Si delega, si tende a garantire un servizio al più basso costo possibile. È chiaro che questo spesso  vuol dire avere un servizio di qualità scadente dove la persona disabile è assimilata a un pacco da spostare. Non si può dare la colpa al singolo operaio, lui è stato assunto come facchino per trasportare della merce, non è che ha fatto un corso di formazione per trasporto persone disabili. Bisognerebbe curare anche gli aspetti relazionali ed emotivi che un rapporto, anche estemporaneo, con la persona disabile può suscitare. Se questa cura non c’è, il servizio che  si realizza è alla fine asettico e un po’ più disumano, può creare separazione fra le persone piuttosto che integrazione nella vita normale.

Che cosa consiglieresti alle persone che si occupano in modo professionale di mobilità e turismo accessibile?

Da parte di chi offre questi servizi consiglierei di fare molta attenzione a non creare ghetto. Di pensare e proporre occasioni di turismo e vacanza in tutte le situazioni normali e reali senza  considerare che i disabili debbano avere un loro posto speciale, una spiaggia solo per loro ecc. Mi piace andare in una situazione dove il rapporto fra persone, disabili e non, sia reale. Poi se ho degli amici disabili e voglio andare via con loro, bene, ma è una mia scelta e non perché sono costretta a farlo dalla mancanza di alternative.

## Dati mostrati:
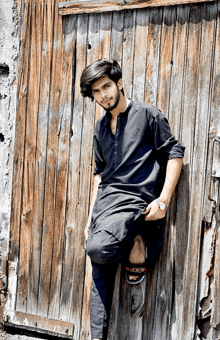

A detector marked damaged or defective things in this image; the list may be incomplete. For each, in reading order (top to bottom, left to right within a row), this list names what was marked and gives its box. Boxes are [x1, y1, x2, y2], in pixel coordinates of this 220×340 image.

rusty metal strip [3, 310, 74, 338]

## Consegna:
Nel testo sul turismo accessibile, a che cosa viene assimilata la persona disabile in un servizio di qualità scadente?

## Soluzione:
A un pacco da spostare.